- **Cel zadania**: Wypisz wszystkie dźwięki, których według tekstu o radiowych reportażach z czasów pandemii może ludziom brakować.
━━━ Tekst źródłowy ━━━
Zmieniającą się audiosferę zauważyły też dwie reportażystki, Magda Świerczyńska-Dolot (Radio Gdańsk) i Katarzyna Michalak (Radio Lublin). Połączyły siły w projekcie „Nie słyszę…”. Założyły stronę internetową, na której publikowały dźwiękowe opowieści ludzi, mówiących o tym, czego nie słyszą z powodu pandemii, oraz jakich dźwięków im brakuje. Skrzypiących drzwi w kościele, przyśpiewek stadionowych, oklasków po spektaklu, śmiechu dawno nie widzianych przyjaciół, a nawet miarowego stukania w klawiaturę – każdego dźwięku może brakować, kiedy ma dla nas głębsze znaczenie. Na stronie Radia Lublin można posłuchać reportażu, który był podsumowaniem akcji: https://radio.lublin.pl/2020/06/25-06-2020-katarzyna-michalak-i-magda-swierczynska-dolot-nie-slysze/
Z kolei Beata Kwiatkowska (PR Dwójka) przekazała swój mikrofon ratownikowi medycznemu. Nagrywał on to, co przychodziło mu do głowy: przemyślenia, obserwacje, ale też znakomite radiowe sceny, jak na przykład wyjazd medyków do chorego (nie wiadomo, co mu dolega, ale zgłoszono, że ma problemy z oddychaniem) czy łączenie bohatera z rodziną przez komunikator i czytanie dziecku bajek na dobranoc (też online). Audycja „Na rekord” znajduje się tutaj: https://www.polskieradio.pl/9/325/Artykul/2491747,Studenci-ASP-projektuja-dla-medykow.
W momencie kiedy zostały wprowadzone najbardziej restrykcyjne ograniczenia, szukaliśmy też sposobów na twórcze wykorzystanie archiwów. Magda Skawińska ze Studia Reportażu i Dokumentu zestawiła ze sobą nagrania dotyczące dwóch epidemii – koronawirusa oraz czarnej ospy, która nawiedziła Wrocław w 1963 roku. Fantastycznie przeplotła nagrania archiwalne i współczesne, wskazując na to, co wspólne dla obu okresów (zgodnie z powiedzeniem, że historia lubi się powtarzać). Jej reportażu „Przerwa w normalnym życiu” można posłuchać tutaj: https://www.polskieradio.pl/80/1007/Artykul/2505175,Wroclaw-w-czasach-zarazy
Po prawie trzech miesiącach epidemii w Polsce obostrzenia zaczęły być powoli luzowane. Do normalnego trybu pracy ciągle jednak nie wróciliśmy. Wiele nagrań cały czas robimy zdalnie, a delegacje, które kiedyś były naszą codziennością, wciąż ograniczone są do absolutnego minimum.
━━━ Dostarczone rekordy ━━━
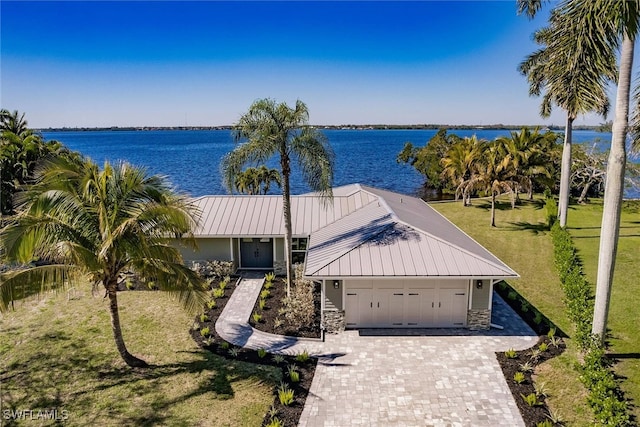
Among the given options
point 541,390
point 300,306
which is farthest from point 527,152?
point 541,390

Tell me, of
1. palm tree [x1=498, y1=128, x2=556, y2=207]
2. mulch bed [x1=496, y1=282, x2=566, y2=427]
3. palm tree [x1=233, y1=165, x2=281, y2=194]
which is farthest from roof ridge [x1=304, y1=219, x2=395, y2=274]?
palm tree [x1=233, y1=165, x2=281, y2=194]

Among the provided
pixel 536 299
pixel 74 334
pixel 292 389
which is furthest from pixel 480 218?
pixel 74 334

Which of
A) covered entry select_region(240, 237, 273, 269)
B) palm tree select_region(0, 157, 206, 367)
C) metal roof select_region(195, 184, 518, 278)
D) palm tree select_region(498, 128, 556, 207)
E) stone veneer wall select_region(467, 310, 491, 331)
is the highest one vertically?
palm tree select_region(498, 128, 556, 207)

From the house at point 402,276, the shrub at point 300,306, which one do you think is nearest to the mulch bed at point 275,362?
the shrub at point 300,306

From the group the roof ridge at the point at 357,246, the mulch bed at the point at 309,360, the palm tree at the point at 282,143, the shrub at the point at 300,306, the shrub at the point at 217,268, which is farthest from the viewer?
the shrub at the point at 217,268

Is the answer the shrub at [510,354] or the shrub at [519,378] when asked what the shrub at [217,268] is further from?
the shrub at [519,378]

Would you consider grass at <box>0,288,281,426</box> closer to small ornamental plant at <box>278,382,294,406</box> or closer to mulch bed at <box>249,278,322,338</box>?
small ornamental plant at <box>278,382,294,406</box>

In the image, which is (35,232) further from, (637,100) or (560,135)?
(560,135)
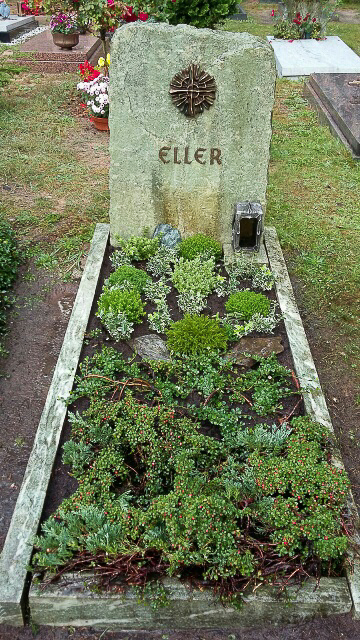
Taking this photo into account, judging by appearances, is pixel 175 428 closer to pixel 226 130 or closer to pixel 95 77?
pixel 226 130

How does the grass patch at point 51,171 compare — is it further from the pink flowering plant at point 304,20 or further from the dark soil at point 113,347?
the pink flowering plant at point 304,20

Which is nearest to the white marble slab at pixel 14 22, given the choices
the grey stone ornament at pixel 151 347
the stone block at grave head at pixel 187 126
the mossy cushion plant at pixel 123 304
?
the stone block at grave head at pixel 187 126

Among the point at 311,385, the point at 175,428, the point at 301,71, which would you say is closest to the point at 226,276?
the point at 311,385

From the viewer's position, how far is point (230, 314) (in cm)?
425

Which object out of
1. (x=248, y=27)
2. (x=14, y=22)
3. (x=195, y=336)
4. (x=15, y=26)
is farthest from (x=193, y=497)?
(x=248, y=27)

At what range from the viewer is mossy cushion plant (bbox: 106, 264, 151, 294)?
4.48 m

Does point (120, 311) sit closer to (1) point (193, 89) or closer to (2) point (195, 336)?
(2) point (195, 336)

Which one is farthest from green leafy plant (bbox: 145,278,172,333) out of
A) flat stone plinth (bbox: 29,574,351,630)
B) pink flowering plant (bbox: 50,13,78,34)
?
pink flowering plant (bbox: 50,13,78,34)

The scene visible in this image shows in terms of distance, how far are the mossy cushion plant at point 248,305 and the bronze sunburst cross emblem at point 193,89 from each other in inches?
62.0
━━━
━━━ Dostarczone rekordy ━━━
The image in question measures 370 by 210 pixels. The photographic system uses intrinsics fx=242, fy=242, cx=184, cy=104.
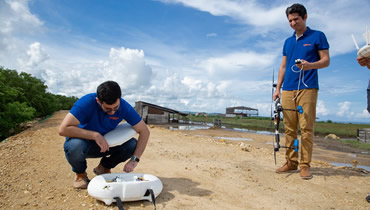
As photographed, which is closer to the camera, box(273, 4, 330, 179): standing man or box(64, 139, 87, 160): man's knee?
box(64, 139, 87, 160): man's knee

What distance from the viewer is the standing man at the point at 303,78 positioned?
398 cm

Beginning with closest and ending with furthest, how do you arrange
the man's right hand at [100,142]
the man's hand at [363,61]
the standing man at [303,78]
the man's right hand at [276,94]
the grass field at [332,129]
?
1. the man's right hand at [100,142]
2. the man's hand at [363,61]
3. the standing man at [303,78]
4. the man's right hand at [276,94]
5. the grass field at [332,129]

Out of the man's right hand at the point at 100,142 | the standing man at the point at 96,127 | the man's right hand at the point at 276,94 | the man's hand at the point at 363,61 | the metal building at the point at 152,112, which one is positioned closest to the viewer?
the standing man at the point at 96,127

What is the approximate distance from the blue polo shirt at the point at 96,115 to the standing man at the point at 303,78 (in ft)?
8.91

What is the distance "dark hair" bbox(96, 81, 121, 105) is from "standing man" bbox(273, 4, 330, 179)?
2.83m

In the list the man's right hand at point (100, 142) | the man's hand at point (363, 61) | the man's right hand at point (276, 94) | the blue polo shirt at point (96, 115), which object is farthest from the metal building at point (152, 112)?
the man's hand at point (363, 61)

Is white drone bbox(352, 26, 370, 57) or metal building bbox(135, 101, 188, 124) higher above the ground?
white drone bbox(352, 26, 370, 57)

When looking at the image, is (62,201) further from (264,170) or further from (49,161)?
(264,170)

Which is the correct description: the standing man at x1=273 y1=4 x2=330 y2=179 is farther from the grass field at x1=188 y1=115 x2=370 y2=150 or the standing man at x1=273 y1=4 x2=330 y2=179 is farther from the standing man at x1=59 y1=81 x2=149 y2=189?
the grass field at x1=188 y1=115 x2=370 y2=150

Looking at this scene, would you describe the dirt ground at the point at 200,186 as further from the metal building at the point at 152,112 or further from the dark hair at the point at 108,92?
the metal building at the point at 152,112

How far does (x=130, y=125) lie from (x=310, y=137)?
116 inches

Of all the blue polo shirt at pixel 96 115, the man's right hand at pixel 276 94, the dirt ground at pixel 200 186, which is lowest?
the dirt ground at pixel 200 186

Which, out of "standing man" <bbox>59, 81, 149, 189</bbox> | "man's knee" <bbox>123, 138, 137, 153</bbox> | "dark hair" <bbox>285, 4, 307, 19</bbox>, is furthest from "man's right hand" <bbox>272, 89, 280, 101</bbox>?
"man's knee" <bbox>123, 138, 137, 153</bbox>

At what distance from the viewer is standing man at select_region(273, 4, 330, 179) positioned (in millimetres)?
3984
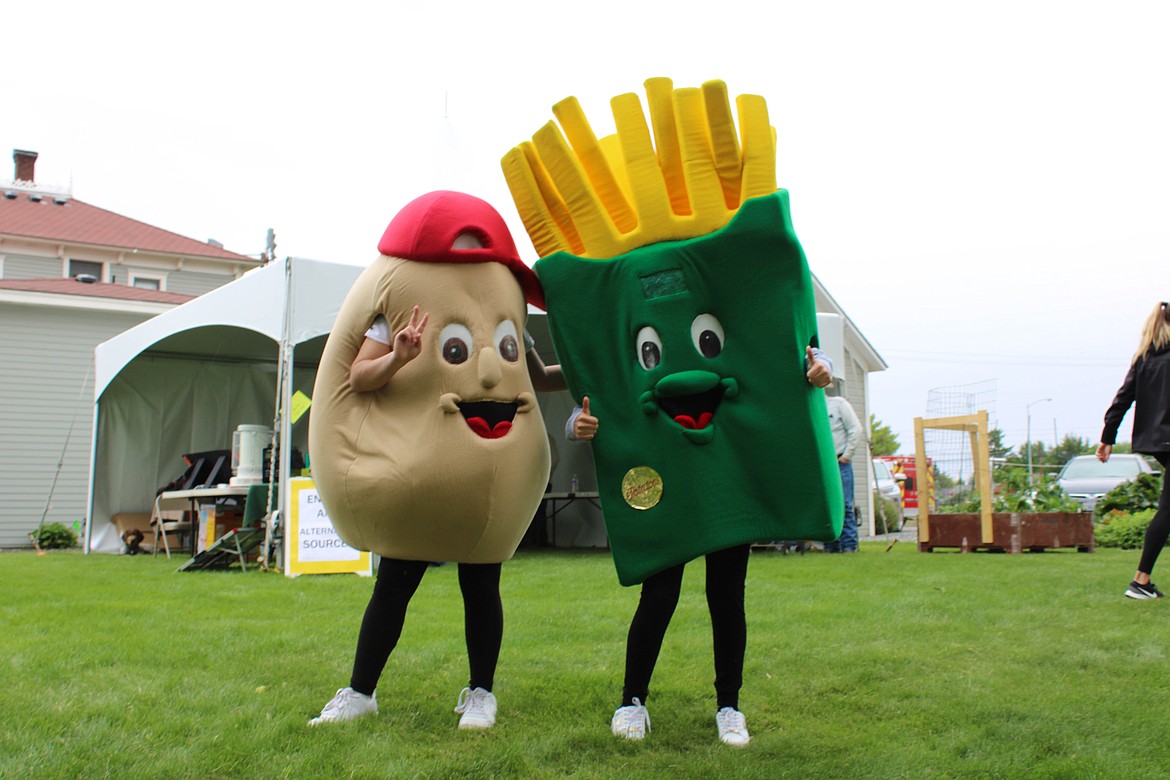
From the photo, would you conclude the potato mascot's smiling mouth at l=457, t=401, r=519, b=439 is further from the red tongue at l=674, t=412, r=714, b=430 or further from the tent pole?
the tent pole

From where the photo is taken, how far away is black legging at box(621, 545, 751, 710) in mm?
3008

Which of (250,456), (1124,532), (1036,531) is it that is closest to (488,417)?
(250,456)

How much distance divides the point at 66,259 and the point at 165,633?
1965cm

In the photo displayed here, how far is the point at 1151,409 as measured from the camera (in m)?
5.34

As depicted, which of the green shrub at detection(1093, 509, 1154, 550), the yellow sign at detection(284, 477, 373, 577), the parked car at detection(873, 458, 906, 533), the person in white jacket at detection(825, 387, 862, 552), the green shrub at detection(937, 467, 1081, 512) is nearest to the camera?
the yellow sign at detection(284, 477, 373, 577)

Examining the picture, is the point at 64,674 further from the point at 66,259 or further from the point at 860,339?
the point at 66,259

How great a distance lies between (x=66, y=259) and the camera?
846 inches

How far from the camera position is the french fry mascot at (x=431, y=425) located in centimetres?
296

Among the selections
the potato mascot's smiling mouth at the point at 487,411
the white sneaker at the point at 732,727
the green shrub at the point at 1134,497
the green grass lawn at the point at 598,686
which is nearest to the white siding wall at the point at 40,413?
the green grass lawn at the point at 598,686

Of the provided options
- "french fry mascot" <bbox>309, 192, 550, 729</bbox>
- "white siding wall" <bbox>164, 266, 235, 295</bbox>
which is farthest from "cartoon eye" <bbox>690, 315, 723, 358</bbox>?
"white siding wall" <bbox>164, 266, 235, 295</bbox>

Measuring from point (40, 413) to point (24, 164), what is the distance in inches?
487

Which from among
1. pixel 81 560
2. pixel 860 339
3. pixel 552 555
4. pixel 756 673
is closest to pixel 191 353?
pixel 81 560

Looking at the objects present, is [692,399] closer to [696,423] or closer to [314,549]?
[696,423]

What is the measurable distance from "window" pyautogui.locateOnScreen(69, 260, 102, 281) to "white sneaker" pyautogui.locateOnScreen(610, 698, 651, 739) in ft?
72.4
━━━
━━━ Dostarczone rekordy ━━━
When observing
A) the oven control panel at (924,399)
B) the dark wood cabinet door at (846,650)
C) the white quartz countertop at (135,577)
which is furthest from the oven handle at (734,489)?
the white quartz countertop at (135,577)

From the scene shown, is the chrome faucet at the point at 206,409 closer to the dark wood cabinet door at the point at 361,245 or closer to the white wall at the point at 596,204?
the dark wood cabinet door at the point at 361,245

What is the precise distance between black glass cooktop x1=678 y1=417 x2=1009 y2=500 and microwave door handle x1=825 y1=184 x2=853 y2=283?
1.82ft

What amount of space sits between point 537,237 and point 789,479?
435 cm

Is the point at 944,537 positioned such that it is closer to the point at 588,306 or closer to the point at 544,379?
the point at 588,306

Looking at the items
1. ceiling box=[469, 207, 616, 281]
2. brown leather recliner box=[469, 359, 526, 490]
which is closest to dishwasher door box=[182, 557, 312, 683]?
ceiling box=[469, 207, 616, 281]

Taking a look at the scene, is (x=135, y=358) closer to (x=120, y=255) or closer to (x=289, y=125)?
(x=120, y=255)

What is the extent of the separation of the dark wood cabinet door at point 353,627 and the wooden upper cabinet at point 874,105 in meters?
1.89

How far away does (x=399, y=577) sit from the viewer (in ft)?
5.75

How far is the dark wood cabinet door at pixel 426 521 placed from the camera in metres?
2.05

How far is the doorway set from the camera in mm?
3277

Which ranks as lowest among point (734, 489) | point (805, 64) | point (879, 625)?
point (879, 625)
━━━
- **Oczekiwana odpowiedź**:
- skrzypiących drzwi w kościele
- przyśpiewek stadionowych
- oklasków po spektaklu
- śmiechu dawno nie widzianych przyjaciół
- miarowego stukania w klawiaturę